Elenca tutti i nomi propri di persona e di città che compaiono nel testo sulle tensioni tra nuova e vecchia mafia riportato qui sotto.

__Testo in esame__:
>>>>

Le tensioni tra la nuova e la vecchia mafia
Caporrimo, che durante la realizzazione dell’ambizioso cambiamento nell’assetto mafioso della provincia palermitana era detenuto, una volta riacquistata la libertà il 24 maggio 2019 si era scontrato con una nuova leadership. Si vedeva sottoposto alla direzione di un Francesco Palumeri che non riconosceva come suo leader e non riteneva all’altezza. A suo parere le decisioni violavano una delle regole principali dell’organizzazione: si è mafiosi fino alla morte e si mantiene il proprio incarico di vertice anche nel corso della detenzione. Caporrimo, quindi, aveva deciso di stabilirsi a Firenze per prendere le distanze da questa nuova organizzazione che era arrivato a definire non più come Cosa nostra, ma come “Cosa come ci viene. Io sono Cosa nostra e loro neppure li appoggio“.

<<<<

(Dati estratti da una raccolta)
>>>>

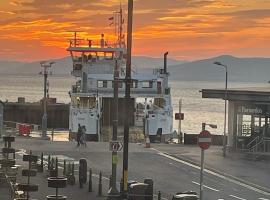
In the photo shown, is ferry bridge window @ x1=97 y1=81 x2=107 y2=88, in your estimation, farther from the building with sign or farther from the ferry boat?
the building with sign

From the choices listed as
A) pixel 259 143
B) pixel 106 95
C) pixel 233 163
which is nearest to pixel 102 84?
pixel 106 95

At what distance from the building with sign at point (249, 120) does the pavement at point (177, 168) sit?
1.55 meters

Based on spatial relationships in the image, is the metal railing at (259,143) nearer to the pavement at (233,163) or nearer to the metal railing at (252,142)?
the metal railing at (252,142)

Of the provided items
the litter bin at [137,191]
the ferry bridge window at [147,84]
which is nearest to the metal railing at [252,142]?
the litter bin at [137,191]

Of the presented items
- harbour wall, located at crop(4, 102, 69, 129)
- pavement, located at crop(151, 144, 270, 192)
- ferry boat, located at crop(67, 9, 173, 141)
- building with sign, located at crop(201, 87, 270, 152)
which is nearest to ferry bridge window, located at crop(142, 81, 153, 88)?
ferry boat, located at crop(67, 9, 173, 141)

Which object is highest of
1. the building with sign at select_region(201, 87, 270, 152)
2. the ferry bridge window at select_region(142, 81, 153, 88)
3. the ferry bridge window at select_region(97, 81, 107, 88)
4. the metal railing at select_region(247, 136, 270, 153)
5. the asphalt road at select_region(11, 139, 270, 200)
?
the ferry bridge window at select_region(142, 81, 153, 88)

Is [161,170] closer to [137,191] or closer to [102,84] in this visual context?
[137,191]

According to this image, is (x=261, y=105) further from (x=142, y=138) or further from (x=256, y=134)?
(x=142, y=138)

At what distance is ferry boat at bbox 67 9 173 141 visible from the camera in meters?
64.3

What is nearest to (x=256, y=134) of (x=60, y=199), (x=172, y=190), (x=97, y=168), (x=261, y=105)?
(x=261, y=105)

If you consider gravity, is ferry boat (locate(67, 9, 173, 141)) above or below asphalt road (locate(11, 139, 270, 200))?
above

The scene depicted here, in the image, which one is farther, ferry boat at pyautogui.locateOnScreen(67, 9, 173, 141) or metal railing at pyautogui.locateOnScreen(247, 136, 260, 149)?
ferry boat at pyautogui.locateOnScreen(67, 9, 173, 141)

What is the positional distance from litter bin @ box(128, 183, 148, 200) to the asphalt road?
352cm

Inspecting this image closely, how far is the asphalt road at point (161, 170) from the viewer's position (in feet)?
90.6
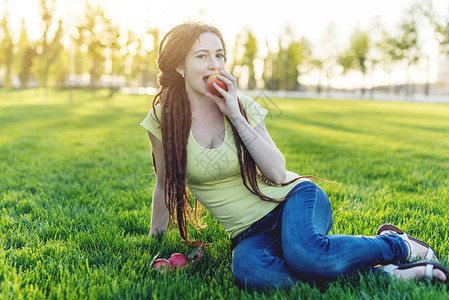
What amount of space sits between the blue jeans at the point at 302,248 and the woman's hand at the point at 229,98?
0.66 meters

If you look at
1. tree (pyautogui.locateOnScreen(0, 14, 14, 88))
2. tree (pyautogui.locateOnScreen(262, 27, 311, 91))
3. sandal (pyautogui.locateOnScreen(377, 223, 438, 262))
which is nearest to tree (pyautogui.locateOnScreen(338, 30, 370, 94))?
tree (pyautogui.locateOnScreen(262, 27, 311, 91))

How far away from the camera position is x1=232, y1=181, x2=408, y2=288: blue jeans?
84.8 inches

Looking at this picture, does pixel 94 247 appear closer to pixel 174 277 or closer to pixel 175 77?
pixel 174 277

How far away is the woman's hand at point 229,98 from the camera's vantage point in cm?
242

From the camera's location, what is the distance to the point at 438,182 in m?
4.67

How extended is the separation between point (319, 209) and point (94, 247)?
1666 mm

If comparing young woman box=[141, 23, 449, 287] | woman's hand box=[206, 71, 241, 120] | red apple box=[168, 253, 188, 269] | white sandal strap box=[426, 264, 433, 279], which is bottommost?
red apple box=[168, 253, 188, 269]

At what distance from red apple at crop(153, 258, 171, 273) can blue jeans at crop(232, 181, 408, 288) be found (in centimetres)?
45

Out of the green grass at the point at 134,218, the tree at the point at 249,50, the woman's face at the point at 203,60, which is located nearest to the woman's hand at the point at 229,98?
the woman's face at the point at 203,60

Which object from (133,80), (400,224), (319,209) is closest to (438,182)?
(400,224)

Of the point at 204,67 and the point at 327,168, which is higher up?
the point at 204,67

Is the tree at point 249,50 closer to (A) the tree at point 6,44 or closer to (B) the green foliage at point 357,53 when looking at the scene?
(B) the green foliage at point 357,53

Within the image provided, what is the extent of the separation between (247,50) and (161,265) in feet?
165

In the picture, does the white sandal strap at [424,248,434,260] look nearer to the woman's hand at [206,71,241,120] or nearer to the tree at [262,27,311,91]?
the woman's hand at [206,71,241,120]
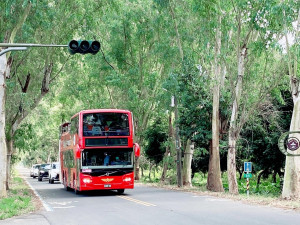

<<<<

__Risultato__:
Caporrimo
Francesco Palumeri
Firenze